● TO DO
Collect every line below that contains the word "ribbon" and copy each one out. Case counts.

● RECORDS FOR THIS EXERCISE
● ● ● ●
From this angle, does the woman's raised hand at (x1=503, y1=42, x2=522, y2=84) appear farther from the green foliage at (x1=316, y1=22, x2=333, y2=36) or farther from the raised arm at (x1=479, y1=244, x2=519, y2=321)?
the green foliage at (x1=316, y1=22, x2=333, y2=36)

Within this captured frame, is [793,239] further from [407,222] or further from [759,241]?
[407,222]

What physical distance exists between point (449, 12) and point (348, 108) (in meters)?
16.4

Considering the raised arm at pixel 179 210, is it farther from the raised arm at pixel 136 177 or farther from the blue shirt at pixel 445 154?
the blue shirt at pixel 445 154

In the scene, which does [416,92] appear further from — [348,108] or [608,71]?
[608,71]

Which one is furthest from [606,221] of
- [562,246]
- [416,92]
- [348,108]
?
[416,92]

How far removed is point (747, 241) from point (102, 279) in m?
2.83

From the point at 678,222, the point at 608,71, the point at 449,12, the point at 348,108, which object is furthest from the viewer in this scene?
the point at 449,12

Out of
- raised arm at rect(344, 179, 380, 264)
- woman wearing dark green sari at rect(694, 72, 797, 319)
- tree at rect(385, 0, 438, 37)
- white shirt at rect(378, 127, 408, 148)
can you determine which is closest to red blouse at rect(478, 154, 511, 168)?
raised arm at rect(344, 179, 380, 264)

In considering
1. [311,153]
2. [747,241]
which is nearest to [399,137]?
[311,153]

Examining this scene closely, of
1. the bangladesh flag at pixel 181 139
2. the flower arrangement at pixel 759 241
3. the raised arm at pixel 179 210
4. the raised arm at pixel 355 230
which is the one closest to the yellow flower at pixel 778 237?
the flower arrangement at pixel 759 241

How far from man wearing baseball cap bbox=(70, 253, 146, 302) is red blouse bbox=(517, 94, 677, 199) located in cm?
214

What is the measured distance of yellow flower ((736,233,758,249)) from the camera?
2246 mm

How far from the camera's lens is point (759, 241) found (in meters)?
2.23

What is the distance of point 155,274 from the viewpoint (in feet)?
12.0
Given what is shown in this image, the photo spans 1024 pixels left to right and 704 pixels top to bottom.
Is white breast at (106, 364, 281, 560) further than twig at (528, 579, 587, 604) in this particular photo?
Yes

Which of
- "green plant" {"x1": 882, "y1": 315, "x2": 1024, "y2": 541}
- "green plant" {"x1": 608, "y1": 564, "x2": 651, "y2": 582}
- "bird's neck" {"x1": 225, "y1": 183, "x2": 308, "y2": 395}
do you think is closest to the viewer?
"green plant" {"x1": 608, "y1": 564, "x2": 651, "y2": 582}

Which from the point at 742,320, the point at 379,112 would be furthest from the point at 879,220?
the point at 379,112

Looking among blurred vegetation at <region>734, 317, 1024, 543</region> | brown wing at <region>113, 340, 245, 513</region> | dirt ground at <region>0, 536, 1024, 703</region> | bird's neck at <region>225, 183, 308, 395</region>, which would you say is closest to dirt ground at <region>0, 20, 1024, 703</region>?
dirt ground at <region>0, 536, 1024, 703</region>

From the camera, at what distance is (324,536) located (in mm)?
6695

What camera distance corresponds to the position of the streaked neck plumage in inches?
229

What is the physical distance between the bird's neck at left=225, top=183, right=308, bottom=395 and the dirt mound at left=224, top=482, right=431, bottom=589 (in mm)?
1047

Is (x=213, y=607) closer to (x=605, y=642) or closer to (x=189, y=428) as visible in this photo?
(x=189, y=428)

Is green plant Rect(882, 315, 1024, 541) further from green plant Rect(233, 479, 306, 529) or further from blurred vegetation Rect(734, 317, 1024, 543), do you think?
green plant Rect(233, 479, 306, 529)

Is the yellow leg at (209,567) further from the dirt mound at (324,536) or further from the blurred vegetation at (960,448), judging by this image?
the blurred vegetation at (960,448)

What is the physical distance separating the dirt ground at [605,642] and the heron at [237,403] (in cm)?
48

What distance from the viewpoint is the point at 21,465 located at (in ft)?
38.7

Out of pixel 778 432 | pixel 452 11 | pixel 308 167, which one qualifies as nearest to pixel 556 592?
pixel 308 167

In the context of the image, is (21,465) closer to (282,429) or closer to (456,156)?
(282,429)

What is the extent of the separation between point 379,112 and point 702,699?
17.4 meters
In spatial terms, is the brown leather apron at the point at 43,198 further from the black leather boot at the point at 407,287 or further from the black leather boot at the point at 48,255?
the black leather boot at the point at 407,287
● ● ● ●
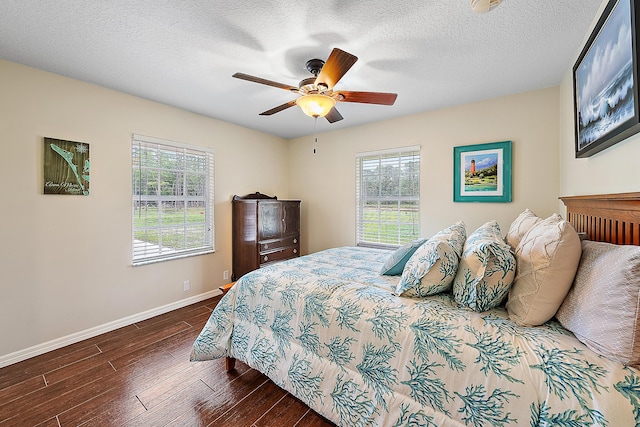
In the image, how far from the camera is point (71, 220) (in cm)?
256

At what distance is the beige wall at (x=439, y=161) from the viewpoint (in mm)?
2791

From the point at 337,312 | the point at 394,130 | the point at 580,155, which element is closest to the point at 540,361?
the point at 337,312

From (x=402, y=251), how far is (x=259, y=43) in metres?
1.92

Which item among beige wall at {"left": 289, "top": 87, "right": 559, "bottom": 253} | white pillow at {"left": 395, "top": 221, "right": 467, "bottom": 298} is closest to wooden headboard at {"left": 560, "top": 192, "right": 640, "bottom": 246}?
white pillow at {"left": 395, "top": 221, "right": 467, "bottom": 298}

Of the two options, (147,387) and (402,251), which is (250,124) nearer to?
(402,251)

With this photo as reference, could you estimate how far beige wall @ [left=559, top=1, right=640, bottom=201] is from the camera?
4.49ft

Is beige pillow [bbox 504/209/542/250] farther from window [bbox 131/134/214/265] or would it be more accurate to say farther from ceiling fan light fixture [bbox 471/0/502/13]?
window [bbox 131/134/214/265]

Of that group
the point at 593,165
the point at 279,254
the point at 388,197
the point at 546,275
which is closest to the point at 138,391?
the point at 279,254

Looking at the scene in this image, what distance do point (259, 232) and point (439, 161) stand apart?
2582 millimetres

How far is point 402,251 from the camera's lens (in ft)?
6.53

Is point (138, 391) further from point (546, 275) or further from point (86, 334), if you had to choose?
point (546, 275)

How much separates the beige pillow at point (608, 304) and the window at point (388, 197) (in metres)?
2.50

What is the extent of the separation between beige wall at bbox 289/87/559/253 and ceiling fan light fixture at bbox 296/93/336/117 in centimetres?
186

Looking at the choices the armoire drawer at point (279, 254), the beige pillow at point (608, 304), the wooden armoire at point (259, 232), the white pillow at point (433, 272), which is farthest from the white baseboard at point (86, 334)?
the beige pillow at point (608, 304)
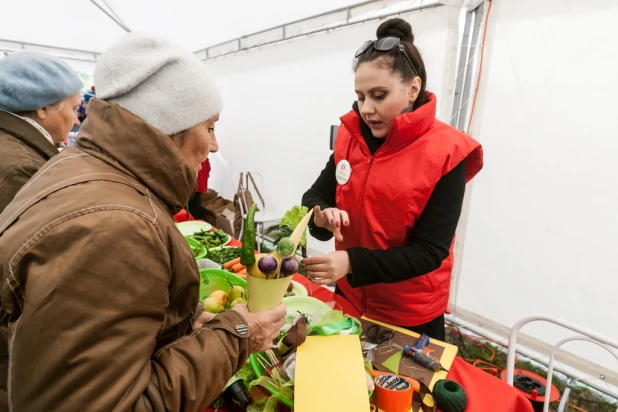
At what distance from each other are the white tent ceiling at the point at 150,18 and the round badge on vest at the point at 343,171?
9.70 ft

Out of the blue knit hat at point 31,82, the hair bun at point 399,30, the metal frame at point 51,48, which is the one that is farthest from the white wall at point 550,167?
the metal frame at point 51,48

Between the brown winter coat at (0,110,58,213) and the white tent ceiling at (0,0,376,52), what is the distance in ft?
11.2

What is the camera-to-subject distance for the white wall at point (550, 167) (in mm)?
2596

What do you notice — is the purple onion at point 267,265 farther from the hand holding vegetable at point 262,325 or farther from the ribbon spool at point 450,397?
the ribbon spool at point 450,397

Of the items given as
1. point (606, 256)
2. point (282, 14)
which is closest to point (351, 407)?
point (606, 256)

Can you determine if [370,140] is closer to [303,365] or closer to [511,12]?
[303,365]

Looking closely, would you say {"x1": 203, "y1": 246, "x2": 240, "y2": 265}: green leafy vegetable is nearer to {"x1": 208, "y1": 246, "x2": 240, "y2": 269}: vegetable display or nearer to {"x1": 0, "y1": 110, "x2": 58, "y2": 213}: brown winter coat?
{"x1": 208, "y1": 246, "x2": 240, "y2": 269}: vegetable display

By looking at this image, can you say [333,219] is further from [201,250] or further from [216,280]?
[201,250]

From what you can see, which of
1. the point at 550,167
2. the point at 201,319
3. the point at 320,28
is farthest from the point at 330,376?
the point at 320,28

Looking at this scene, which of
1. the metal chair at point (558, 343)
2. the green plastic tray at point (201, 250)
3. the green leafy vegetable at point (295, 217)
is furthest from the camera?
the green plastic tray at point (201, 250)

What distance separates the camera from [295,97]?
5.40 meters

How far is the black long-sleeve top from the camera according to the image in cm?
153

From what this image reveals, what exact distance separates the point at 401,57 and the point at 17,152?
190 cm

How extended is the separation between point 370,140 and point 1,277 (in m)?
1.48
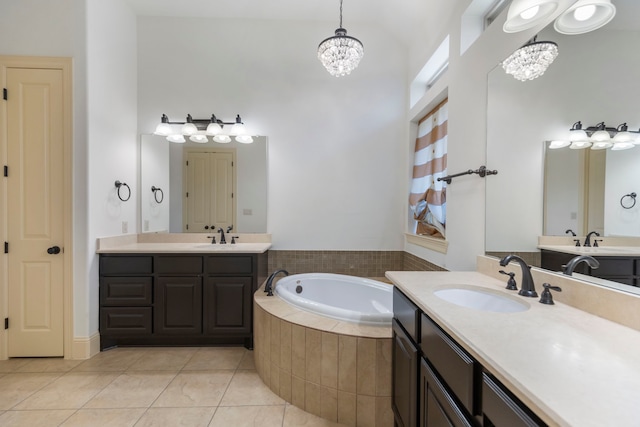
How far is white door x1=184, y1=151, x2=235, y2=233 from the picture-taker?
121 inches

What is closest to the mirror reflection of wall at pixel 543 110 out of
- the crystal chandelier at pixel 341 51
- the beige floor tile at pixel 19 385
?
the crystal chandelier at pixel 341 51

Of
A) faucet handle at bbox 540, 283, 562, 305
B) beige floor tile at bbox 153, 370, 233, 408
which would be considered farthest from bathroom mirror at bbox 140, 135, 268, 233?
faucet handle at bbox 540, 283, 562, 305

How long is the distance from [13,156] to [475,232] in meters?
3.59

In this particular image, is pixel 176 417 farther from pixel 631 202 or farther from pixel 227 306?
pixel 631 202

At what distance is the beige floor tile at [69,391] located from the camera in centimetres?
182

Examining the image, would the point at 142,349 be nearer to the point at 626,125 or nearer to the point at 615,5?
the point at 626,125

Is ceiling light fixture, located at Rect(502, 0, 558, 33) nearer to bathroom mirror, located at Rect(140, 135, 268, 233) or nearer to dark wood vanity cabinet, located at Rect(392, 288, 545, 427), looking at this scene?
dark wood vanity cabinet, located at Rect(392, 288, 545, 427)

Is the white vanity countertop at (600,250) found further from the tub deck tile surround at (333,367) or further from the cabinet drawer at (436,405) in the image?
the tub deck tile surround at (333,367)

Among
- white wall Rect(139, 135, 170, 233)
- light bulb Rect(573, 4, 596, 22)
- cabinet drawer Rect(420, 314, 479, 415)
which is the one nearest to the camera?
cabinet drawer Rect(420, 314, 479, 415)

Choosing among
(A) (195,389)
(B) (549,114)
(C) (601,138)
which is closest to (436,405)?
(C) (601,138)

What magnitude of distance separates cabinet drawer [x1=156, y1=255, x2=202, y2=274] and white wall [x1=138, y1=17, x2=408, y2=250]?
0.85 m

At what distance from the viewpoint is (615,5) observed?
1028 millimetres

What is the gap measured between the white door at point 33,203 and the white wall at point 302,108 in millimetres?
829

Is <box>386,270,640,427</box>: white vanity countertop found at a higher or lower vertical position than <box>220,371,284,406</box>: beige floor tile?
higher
● ● ● ●
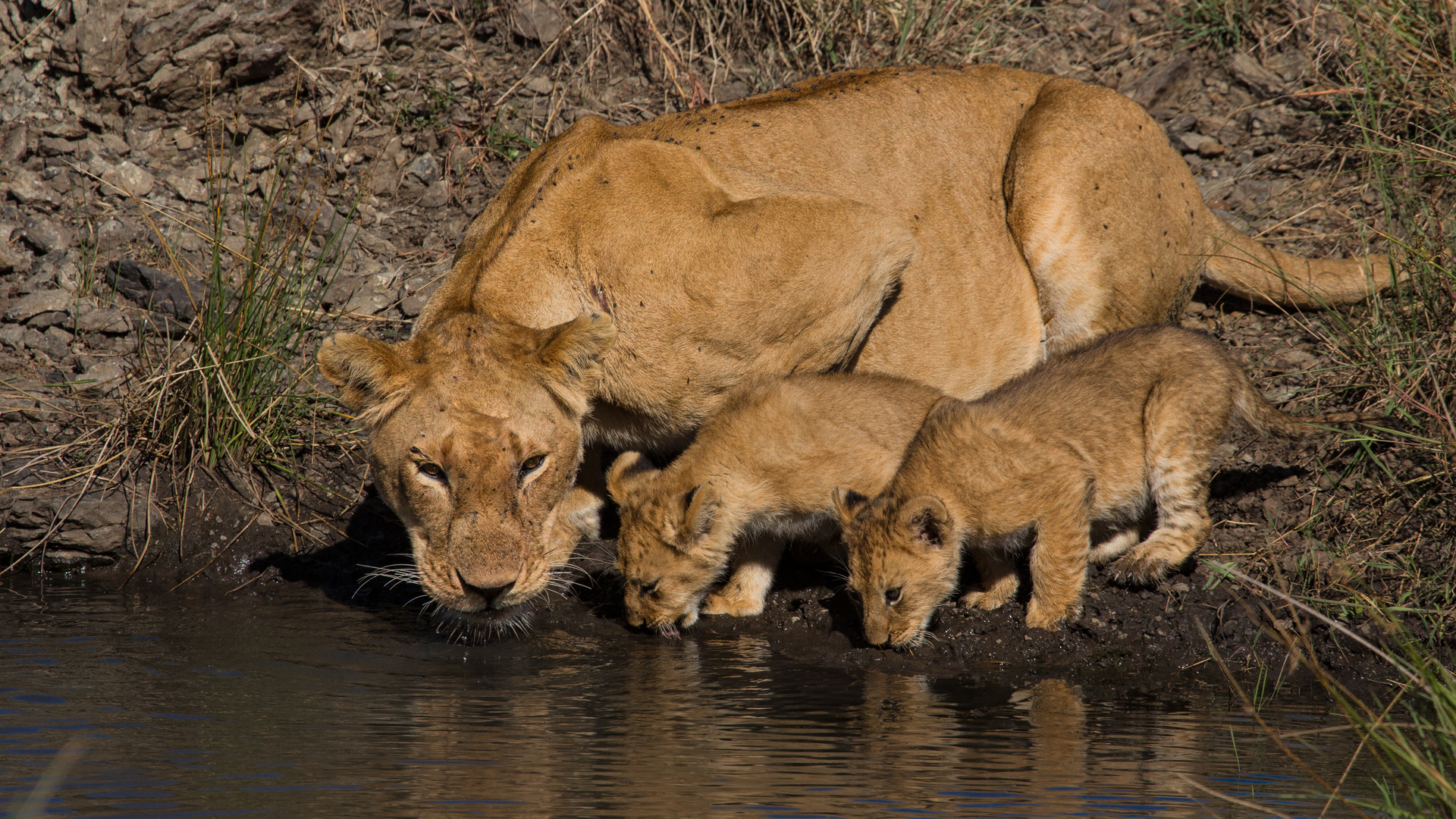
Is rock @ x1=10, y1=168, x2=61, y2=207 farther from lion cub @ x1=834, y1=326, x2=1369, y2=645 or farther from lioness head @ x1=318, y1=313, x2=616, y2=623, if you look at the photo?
● ● ● ●
● RESULT OF THE EXERCISE
What do you notice — is the purple onion at point 267,265 farther from the hand holding vegetable at point 262,325 or farther from the ribbon spool at point 450,397?
the ribbon spool at point 450,397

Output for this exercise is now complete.